For contact information, see the contact page.
Natural Language Processing (NLP) is the automatic analysis of human languages such as English, Korean, etc. by computer algorithms. Unlike artificially created programming languages where the structure and meaning of programs is easy to encode, human languages provide an interesting challenge, both in terms of its analysis and the learning of language from observations.
Success in NLP implies great benefits to society. Imagine a world where you can pick up a phone and talk in English, while at the other end of the line your words are spoken in Chinese. Imagine a computer animated representation of yourself speaking fluently what you have written in an email. Imagine medical experts automatically uncovering protein/drug interactions in gigabytes of medical abstracts—a quantity of text no human could possibly read and summarize. Imagine feeding a computer an ancient script that no living person can remember, then listening as the computer reads aloud in this dead language.
NLP can be used for the transduction of one linguistic form to another or parsing of language into a structured form. Transduction of language involves summarizing, paraphrasing or translating languages. Parsing involves conversion of unstructured data into a structured form, such as speech into text or large text collections like the web into informative labels. Examples of parsing include identifying a group of words as a person’s name or identifying the recursive grammar of a language.
Like other artificial intelligence sub-fields, there is the issue of what knowledge the computer needs to process human language, and how is knowledge is obtained. For example, if the computer is to “learn” this knowledge, what can be learned automatically, and what can be achieved with human supervision.
The natural language laboratory at Simon Fraser University was founded in 1983 and is one of the larger North American labs working on natural language processing and computational linguistics.
Faculty, students and researchers from the School of Computing Science and the Department of Linguistics use the lab to conduct research in both the theory and applications of natural language processing. Our lab has done research in several areas of NLP including:Information extraction, Machine translation, Summarization of natural language document collections, Semi-supervised learning of language and language processing tasks Statistical syntactic and semantic parsing using treebanks, Theory of parsing and probabilistic grammars, Information retrieval, Computer assisted language learning, Natural language interfaces,
A more comprehensive description of our current and past research is available in the list of Projects on this web site. Our lab has a strong relationship with the natural language industry in Canada. In 1999, researchers associated with the lab formed a company called Gavagai Inc., which became Axonwave Software Inc. in 2003. The company was founded to commercialize natural language processing technology.
Our lab also has relationships with natural language research groups around the world.
We are always looking for motivated, good graduate students. We are also keen on fostering links with industry for joint projects that are based on research grants and/or student internships that allow graduate students to spend time at companies doing high-risk high-reward natural language processing projects.

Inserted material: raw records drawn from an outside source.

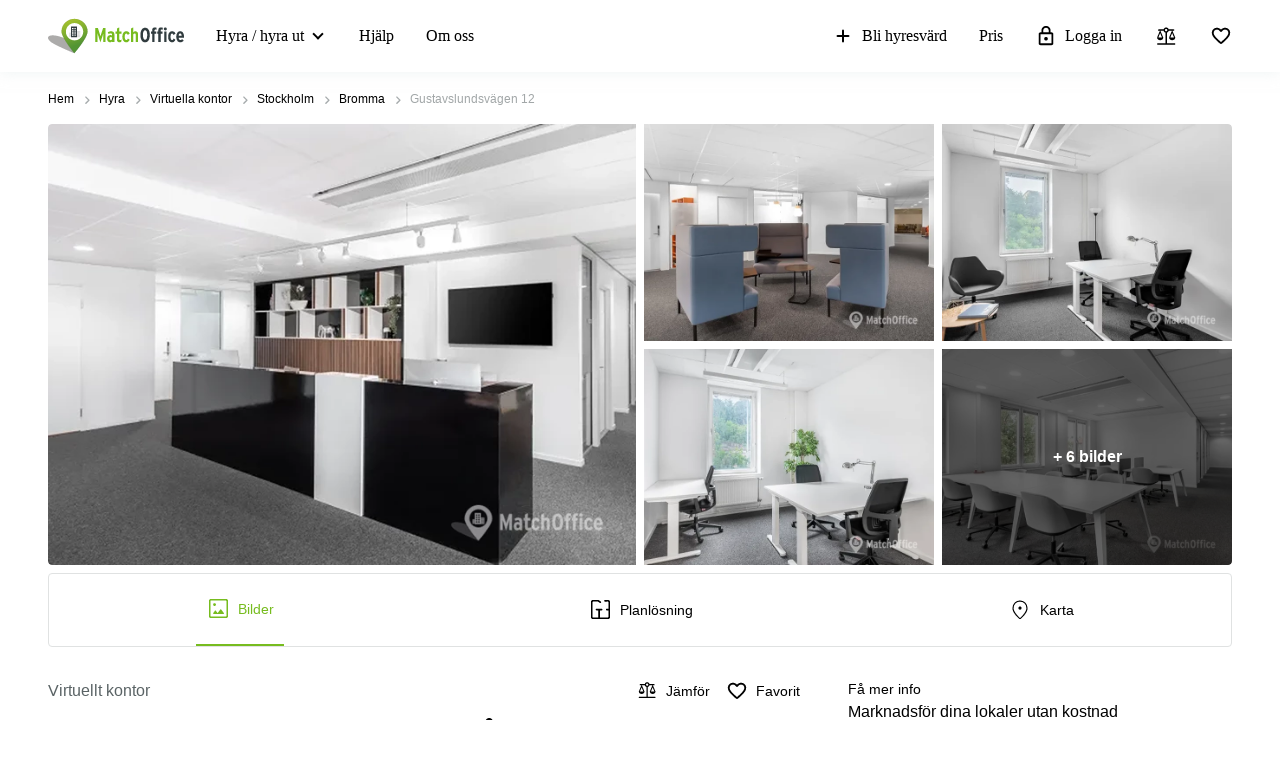

--- FILE ---
content_type: image/svg+xml
request_url: https://storage.googleapis.com/lb-assets-eu/common/facility_image/15/access24Hour.svg
body_size: 782
content:
<svg xmlns="http://www.w3.org/2000/svg" xmlns:xlink="http://www.w3.org/1999/xlink" width="22" height="22" viewBox="0 0 22 22">
  <defs>
    <path id="clock_24-hour-a" d="M9,0 C4.025988,0 0,4.025285 0,9 C0,13.974047 4.025285,18 9,18 C13.974011,18 18,13.974715 18,9 C18,4.025953 13.974715,0 9,0 Z M9,16.59375 C4.803153,16.59375 1.40625,13.19741 1.40625,9 C1.40625,4.803152 4.80259,1.40625 9,1.40625 C13.196848,1.40625 16.59375,4.802589 16.59375,9 C16.59375,13.196848 13.19741,16.59375 9,16.59375 Z M8.580375,10.0575 L11.5804125,10.0575 C11.9379375,10.0575 12.217725,9.77625 12.217725,9.41625 C12.217725,9.0675 11.9379375,8.78625 11.5804125,8.78625 L9.2176875,8.78625 L9.2176875,5.085 C9.2176875,4.725 8.9379,4.44375 8.580375,4.44375 C8.22285,4.44375 7.9430625,4.725 7.9430625,5.085 L7.9430625,9.41625 C7.9430625,9.77625 8.22285,10.0575 8.580375,10.0575 Z"/>
  </defs>
  <g fill="none" fill-rule="evenodd" transform="translate(2 2)">
    <mask id="clock_24-hour-b" fill="#fff">
      <use xlink:href="#clock_24-hour-a"/>
    </mask>
    <use fill="#000" xlink:href="#clock_24-hour-a"/>
    <g fill="#000" mask="url(#clock_24-hour-b)">
      <rect width="22" height="22" transform="translate(-2 -2)"/>
    </g>
  </g>
</svg>


--- FILE ---
content_type: image/svg+xml
request_url: https://storage.googleapis.com/lb-assets-eu/common/facility_image/256/phoneAnswering.svg
body_size: 2129
content:
<svg width="25" height="24" viewBox="0 0 25 24" xmlns="http://www.w3.org/2000/svg">
<mask id="mask0_51_312" style="mask-type:alpha" maskUnits="userSpaceOnUse" x="0" y="0" width="25" height="24">
<rect x="0.62207" width="24" height="24" />
</mask>
<g mask="url(#mask0_51_312)">
<path d="M12.9276 10.2076V2.11653C12.9276 1.80019 13.0349 1.53502 13.2495 1.32102C13.4642 1.10701 13.7301 1 14.0473 1H21.8851C22.2023 1 22.4675 1.10701 22.6805 1.32102C22.8935 1.53502 23 1.80019 23 2.11653V7.39023C23 7.70657 22.893 7.97174 22.679 8.18576C22.465 8.39975 22.1998 8.50675 21.8835 8.50675H15.9683L13.8826 10.5925C13.7005 10.7746 13.4958 10.8199 13.2685 10.7286C13.0413 10.6372 12.9276 10.4635 12.9276 10.2076ZM14.7805 6.65384H21.1471V2.85292H14.7805V6.65384ZM21.691 22C19.363 22 17.0243 21.4588 14.6748 20.3763C12.3254 19.2938 10.1668 17.7667 8.19906 15.795C6.2313 13.8233 4.70618 11.6647 3.62371 9.31924C2.54124 6.97376 2 4.63699 2 2.30895C2 1.93497 2.12353 1.62331 2.37059 1.37399C2.61765 1.12466 2.92647 1 3.29706 1H7.32599C7.63798 1 7.91315 1.10176 8.1515 1.30527C8.38985 1.50879 8.54149 1.7602 8.6064 2.05952L9.31432 5.6941C9.36342 6.03144 9.35313 6.32126 9.28344 6.56356C9.21377 6.80587 9.08865 7.00937 8.90809 7.17408L6.05505 9.95112C6.51433 10.7921 7.03894 11.5875 7.62888 12.3374C8.21882 13.0873 8.85745 13.8035 9.54477 14.4861C10.2226 15.1639 10.9432 15.7935 11.7066 16.3747C12.4699 16.9559 13.2942 17.4968 14.1795 17.9972L16.9518 15.2012C17.145 15 17.379 14.8591 17.6538 14.7783C17.9286 14.6976 18.2141 14.6778 18.5102 14.7189L21.9405 15.4173C22.2525 15.4997 22.5071 15.6589 22.7042 15.8948C22.9014 16.1308 23 16.3985 23 16.6978V20.7029C23 21.0735 22.8753 21.3824 22.626 21.6294C22.3767 21.8765 22.065 22 21.691 22ZM5.17848 8.19799L7.38303 6.08847C7.42262 6.05679 7.44835 6.01323 7.46023 5.95781C7.47211 5.90236 7.47013 5.85089 7.4543 5.80339L6.91741 3.04297C6.90158 2.97962 6.87387 2.93211 6.83428 2.90044C6.79468 2.86876 6.74321 2.85292 6.67986 2.85292H4.03821C3.99071 2.85292 3.95112 2.86876 3.91944 2.90044C3.88775 2.93211 3.87191 2.9717 3.87191 3.01922C3.93526 3.86334 4.07344 4.72092 4.28644 5.59197C4.49947 6.46302 4.79682 7.33169 5.17848 8.19799ZM15.9255 18.8738C16.7443 19.2555 17.5984 19.5473 18.4876 19.7492C19.3769 19.9511 20.2079 20.0711 20.9808 20.1091C21.0283 20.1091 21.0679 20.0932 21.0996 20.0616C21.1312 20.0299 21.1471 19.9903 21.1471 19.9428V17.3439C21.1471 17.2806 21.1312 17.2291 21.0996 17.1895C21.0679 17.1499 21.0204 17.1222 20.957 17.1063L18.3629 16.579C18.3154 16.5631 18.2738 16.5611 18.2382 16.573C18.2026 16.5849 18.1649 16.6106 18.1254 16.6502L15.9255 18.8738Z" />
</g>
</svg>


--- FILE ---
content_type: image/svg+xml
request_url: https://storage.googleapis.com/lb-assets-eu/common/facility_image/219/secretarial.svg
body_size: 2452
content:
<svg width="24" height="24" viewBox="0 0 24 24" xmlns="http://www.w3.org/2000/svg">
<mask id="mask0_51_137" style="mask-type:alpha" maskUnits="userSpaceOnUse" x="0" y="0" width="24" height="24">
<rect width="24" height="24" />
</mask>
<g mask="url(#mask0_51_137)">
<path d="M12.1559 21C11.9095 21 11.7031 20.924 11.5369 20.7719C11.3706 20.6199 11.2875 20.4312 11.2875 20.2059C11.2875 19.9805 11.3706 19.7919 11.5369 19.6398C11.7031 19.4878 11.9095 19.4118 12.1559 19.4118H19.749C19.8455 19.4118 19.929 19.3846 19.9995 19.3303C20.07 19.276 20.1053 19.2048 20.1053 19.1165V11.7108C20.1053 9.68685 19.3133 7.98289 17.7294 6.59895C16.1454 5.21503 14.2356 4.52307 12 4.52307C9.76437 4.52307 7.85458 5.21503 6.27063 6.59895C4.68669 7.98289 3.89472 9.68685 3.89472 11.7108V17.1516C3.89472 17.3769 3.81159 17.5656 3.64533 17.7176C3.47908 17.8697 3.27274 17.9457 3.02632 17.9457C2.47113 17.9457 1.99461 17.7689 1.59678 17.4153C1.19893 17.0616 1 16.631 1 16.1233V14.0667C1 13.7233 1.10688 13.4087 1.32065 13.123C1.53442 12.8372 1.8135 12.6075 2.1579 12.4337L2.21136 11.0817C2.30635 9.9292 2.63367 8.86156 3.19332 7.87876C3.75297 6.89594 4.47071 6.04039 5.34655 5.31211C6.2224 4.58383 7.23333 4.01641 8.37934 3.60986C9.52537 3.20329 10.7323 3 12 3C13.2677 3 14.4717 3.20329 15.6117 3.60986C16.7518 4.01641 17.7628 4.58112 18.6445 5.30398C19.5263 6.02682 20.2441 6.87965 20.7978 7.86245C21.3515 8.84525 21.6818 9.9129 21.7886 11.0654L21.8421 12.391C22.1791 12.5362 22.4563 12.7439 22.6738 13.014C22.8913 13.2842 23 13.5855 23 13.9181V16.2821C23 16.6147 22.8913 16.9161 22.6738 17.1862C22.4563 17.4563 22.1791 17.664 21.8421 17.8093V19.1165C21.8421 19.6378 21.6376 20.082 21.2286 20.4492C20.8196 20.8164 20.3264 21 19.749 21H12.1559ZM8.749 13.8733C8.46547 13.8733 8.22387 13.7854 8.02421 13.6096C7.82455 13.4338 7.72472 13.2163 7.72472 12.957C7.72472 12.6977 7.82455 12.4785 8.02421 12.2993C8.22387 12.1201 8.46547 12.0305 8.749 12.0305C9.03253 12.0305 9.27412 12.1201 9.47378 12.2993C9.67344 12.4785 9.77327 12.6977 9.77327 12.957C9.77327 13.2163 9.67344 13.4338 9.47378 13.6096C9.27412 13.7854 9.03253 13.8733 8.749 13.8733ZM15.251 13.8733C14.9675 13.8733 14.7259 13.7854 14.5262 13.6096C14.3266 13.4338 14.2267 13.2163 14.2267 12.957C14.2267 12.6977 14.3266 12.4785 14.5262 12.2993C14.7259 12.1201 14.9675 12.0305 15.251 12.0305C15.5345 12.0305 15.7761 12.1201 15.9758 12.2993C16.1754 12.4785 16.2753 12.6977 16.2753 12.957C16.2753 13.2163 16.1754 13.4338 15.9758 13.6096C15.7761 13.7854 15.5345 13.8733 15.251 13.8733ZM5.4824 12.2117C5.36215 10.4837 5.95 9.00508 7.24596 7.77589C8.54192 6.54672 10.1459 5.93213 12.0579 5.93213C13.6641 5.93213 15.0814 6.38654 16.3098 7.29537C17.5382 8.20418 18.2838 9.38075 18.5466 10.8251C16.9017 10.8075 15.382 10.4124 13.9874 9.64003C12.5927 8.86764 11.522 7.80882 10.7753 6.46358C10.4814 7.78032 9.86533 8.94434 8.92714 9.95564C7.98893 10.9669 6.84069 11.719 5.4824 12.2117Z" />
</g>
</svg>
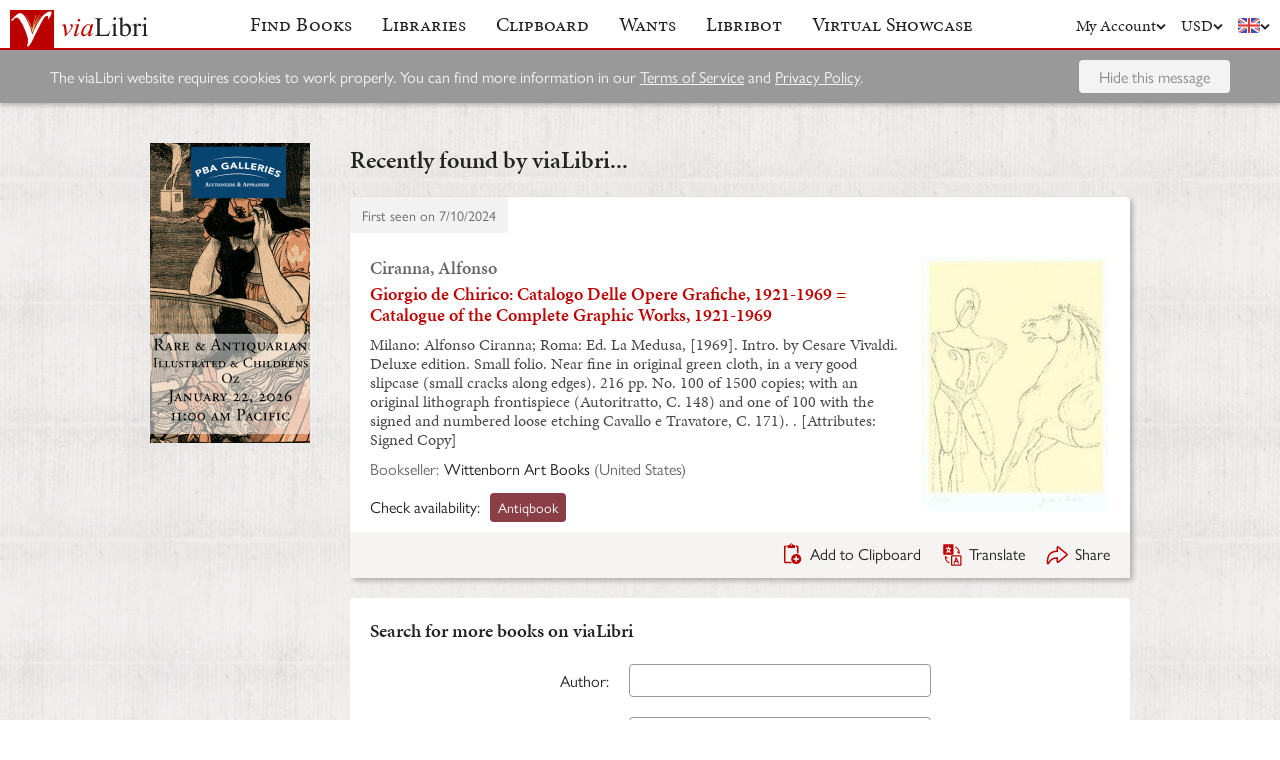

--- FILE ---
content_type: application/javascript
request_url: https://cdn.vialibri.net/static/assets/_baseOrderBy-BsG8myfd.js
body_size: 525
content:
import{b7 as e,aw as g,as as p,b8 as w,b9 as y,an as s,ba as o,d as _}from"./index-B5KLZOGQ.js";(function(){try{var n=typeof window<"u"?window:typeof global<"u"?global:typeof self<"u"?self:{},r=new Error().stack;r&&(n._sentryDebugIds=n._sentryDebugIds||{},n._sentryDebugIds[r]="500158fd-fca0-4c06-9ea0-79de29dbfb8b",n._sentryDebugIdIdentifier="sentry-dbid-500158fd-fca0-4c06-9ea0-79de29dbfb8b")}catch(d){}})();function M(n,r){var d=n.length;for(n.sort(r);d--;)n[d]=n[d].value;return n}function k(n,r){if(n!==r){var d=n!==void 0,c=n===null,t=n===n,i=e(n),f=r!==void 0,a=r===null,u=r===r,b=e(r);if(!a&&!b&&!i&&n>r||i&&f&&u&&!a&&!b||c&&f&&u||!d&&u||!t)return 1;if(!c&&!i&&!b&&n<r||b&&d&&t&&!c&&!i||a&&d&&t||!f&&t||!u)return-1}return 0}function A(n,r,d){for(var c=-1,t=n.criteria,i=r.criteria,f=t.length,a=d.length;++c<f;){var u=k(t[c],i[c]);if(u){if(c>=a)return u;var b=d[c];return u*(b=="desc"?-1:1)}}return n.index-r.index}function C(n,r,d){r.length?r=g(r,function(i){return p(i)?function(f){return w(f,i.length===1?i[0]:i)}:i}):r=[y];var c=-1;r=g(r,s(_));var t=o(n,function(i,f,a){var u=g(r,function(b){return b(i)});return{criteria:u,index:++c,value:i}});return M(t,function(i,f){return A(i,f,d)})}export{C as b};
//# sourceMappingURL=_baseOrderBy-BsG8myfd.js.map


--- FILE ---
content_type: application/javascript
request_url: https://cdn.vialibri.net/static/assets/scrollToElement-CxAkHoWz.js
body_size: 275
content:
import"./index-B5KLZOGQ.js";import{t as n}from"./totalOffsetTop-Dzl-bsh6.js";(function(){try{var e=typeof window<"u"?window:typeof global<"u"?global:typeof self<"u"?self:{},t=new Error().stack;t&&(e._sentryDebugIds=e._sentryDebugIds||{},e._sentryDebugIds[t]="250f7aa4-1fe9-4c99-8ed1-7b3d7311665a",e._sentryDebugIdIdentifier="sentry-dbid-250f7aa4-1fe9-4c99-8ed1-7b3d7311665a")}catch(o){}})();function d(){const e=document.getElementById("header");return e?e.offsetHeight:78}function f(e,{extraMargin:t=20,smooth:o=!1}={}){window.scrollTo({top:n(e)-d()-t,behavior:o?"smooth":"instant"})}export{d as g,f as s};
//# sourceMappingURL=scrollToElement-CxAkHoWz.js.map


--- FILE ---
content_type: application/javascript
request_url: https://cdn.vialibri.net/static/assets/commonValidators-CflzPilM.js
body_size: 1306
content:
import{j as s,T as a}from"./index-B5KLZOGQ.js";(function(){try{var e=typeof window<"u"?window:typeof global<"u"?global:typeof self<"u"?self:{},t=new Error().stack;t&&(e._sentryDebugIds=e._sentryDebugIds||{},e._sentryDebugIds[t]="d445b335-2114-40ab-8064-2077d9c65a58",e._sentryDebugIdIdentifier="sentry-dbid-d445b335-2114-40ab-8064-2077d9c65a58")}catch(r){}})();const d={INVALID:"INVALID",MAX_LENGTH_EXCEEDED:"MAX_LENGTH_EXCEEDED"},u=(e,t=void 0)=>{const r="((http|https):\\/\\/)?",n="(?![a-z]*:\\/\\/)",i=(o=!1)=>"[a-zA-Z0-9".concat(o?"&":"","./?:@\\-_=#]");if(!new RegExp("^".concat(r).concat(n).concat(i()).concat(n).concat(i(),"*\\.(").concat(i(!0),")+$"),"g").test(e))return{valid:!1,reason:d.INVALID};if(t){let o=e;if(!e.startsWith("http://")&&!e.startsWith("https://")&&(o="http://"+e),o.length>t)return{valid:!1,reason:d.MAX_LENGTH_EXCEEDED}}return{valid:!0,reason:null}},m=e=>function(r){return r&&r.length>e?s.jsx(a,{message:"Maximum of {{ count }} character.",messagePlural:"Maximum of {{ count }} characters.",count:e}):void 0},g={required(e){return e?void 0:s.jsx(a,{message:"This field is required."})},email(e){return e&&!/^[a-z0-9.!#$%&'*+/=?^_`{|}~-]+@[a-z0-9-]+(?:\.[a-z0-9-]+)*$/i.test(e)?s.jsx(a,{message:"Please enter a valid email address."}):void 0},yearRange(e){const t=new Date().getFullYear();return e<1112||e>new Date().getFullYear()?s.jsx(a,{message:"Please enter a year between 1112 and {{ currentYear }}",currentYear:t}):void 0},yearMinMax(e,t){const r=t.year_min,n=t.year_max;return r&&n&&parseInt(r,10)>parseInt(n,10)?s.jsx(a,{message:"Year maximum must be greater than minimum."}):void 0},priceRange(e){return e<=0?s.jsx(a,{message:"Please enter a price greater than 0"}):void 0},priceMinMax(e,{price_max:t,price_min:r}){return r&&t&&Number(r)>Number(t)?s.jsx(a,{message:"Price maximum must be greater than or equal to minimum."}):void 0},dateMinMax:(e,t)=>function(n,i){if(i[e.field]&&i[t.field]&&new Date(i[e.field])>new Date(i[t.field]))return s.jsx(a,{message:"".concat(e.label," should be before ").concat(t.label)})},checkFirstLastName(e,t){const{first_name:r,last_name:n}=t;return r&&n&&r===n?s.jsx(a,{message:"First name and last name should be different"}):void 0},passwordLength(e){return e&&e.length<8?s.jsx(a,{message:"Must be at least 8 characters."}):void 0},passwordMatch(e,t){const{password1:r,password2:n}=t;return r&&n&&r!==n?s.jsx(a,{message:"Your passwords did not match."}):void 0},username(e){return e&&/[^\w\d _.@|#&-]/iu.test(e)?s.jsx(a,{message:"Usernames can only contain letters, numbers or these punctuation characters: _.@|#&-"}):void 0},url:(e=void 0)=>t=>{if(t){const r=u(t,e);return r.valid?void 0:r.reason===d.MAX_LENGTH_EXCEEDED?s.jsx(a,{message:'The maximum length of the URL is {{ maxLength }} characters, including the "http://" protocol prefix.',maxLength:e}):s.jsx(a,{message:'Please enter a valid URL. For example: "https://www.example.com".'})}},catalogueItemsLength(e){return e&&parseInt(e,10)>2e3?s.jsx(a,{message:"Maximum of 2000 items."}):void 0},oneOf:e=>function(r){return e.includes(r)?void 0:s.jsx(a,{message:"Wrong value selected."})},minLength:e=>function(r){return r.length<e?s.jsx(a,{message:"Please select at least ".concat(e," value").concat(e>1?"s":"")}):void 0},maxStrLength:m};export{g as v};
//# sourceMappingURL=commonValidators-CflzPilM.js.map


--- FILE ---
content_type: application/javascript
request_url: https://cdn.vialibri.net/static/assets/useFloatingButton-P98mcqDD.js
body_size: 396
content:
import{r as n}from"./index-B5KLZOGQ.js";import{t as l}from"./throttle-BUYaQ10s.js";import{u as f}from"./useResizeListener-ZejAGBPG.js";import{t as a,a as d}from"./totalOffsetTop-Dzl-bsh6.js";(function(){try{var t=typeof window<"u"?window:typeof global<"u"?global:typeof self<"u"?self:{},e=new Error().stack;e&&(t._sentryDebugIds=t._sentryDebugIds||{},t._sentryDebugIds[e]="7e4aecb6-d21a-461f-89ed-73605163ca70",t._sentryDebugIdIdentifier="sentry-dbid-7e4aecb6-d21a-461f-89ed-73605163ca70")}catch(o){}})();function y(t,e,o,i=[]){const[s,u]=n.useState(!1),r=n.useCallback(l(()=>{t&&e&&t.current&&e.current&&u(a(t.current)+o>d()+window.innerHeight&&a(e.current)+60<d()+window.innerHeight)},100,{leading:!0,trailing:!0}),[o,s,u]);return n.useLayoutEffect(r,[r,o,...i]),f(e,r),n.useLayoutEffect(()=>(window.addEventListener("scroll",r),()=>window.removeEventListener("scroll",r)),[r,o,e]),s}export{y as u};
//# sourceMappingURL=useFloatingButton-P98mcqDD.js.map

Please contact either of the following faculty members:
If you are a graduate student in the School of Computing Science and would like to know more about the lab and our activities, or if you are a prospective graduate student, please contact us for more information on the lab and your research interests. We are looking for qualified and motivated PhD students. Please note however, if you are applying for graduate school to the School of Computing Science at SFU, you are admitted only on the merit of your academic credentials and not based on your potential interest in any particular research lab.
The lab is located in the TASC-1 Building (Room 9404). We run computational experiments on our departmental Linux grid, with a large number of nodes, some of them with 32G and 64G of RAM. We have web server machines and fileservers for the massive NLP datasets that we work on in our research. We also have several desktop machines in the lab, including Linux, Sun, Windows and Mac workstations.
In addition, lab members also have access to Westgrid which is a large community grid computing resource in Western Canada.